OBJECTIVE: Reproduce the lines below word for word, omitting the pictures.

INFORMATION PROVIDED:
· · · ·

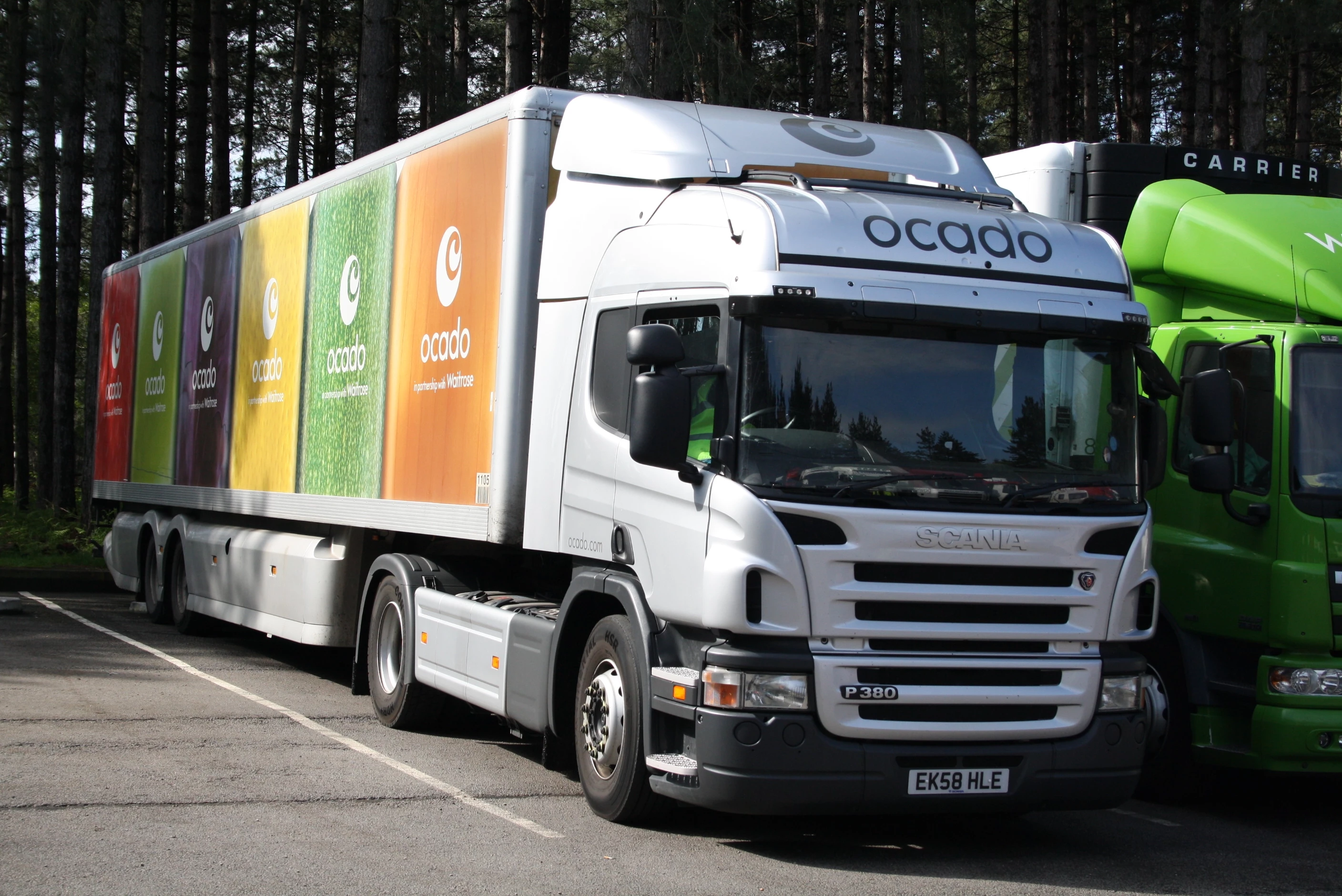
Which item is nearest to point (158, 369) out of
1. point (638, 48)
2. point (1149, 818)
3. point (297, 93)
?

· · · ·

OUTPUT FOR THIS TASK:
Which item is nearest to point (158, 369) out of
1. point (638, 48)
2. point (1149, 818)
3. point (297, 93)
?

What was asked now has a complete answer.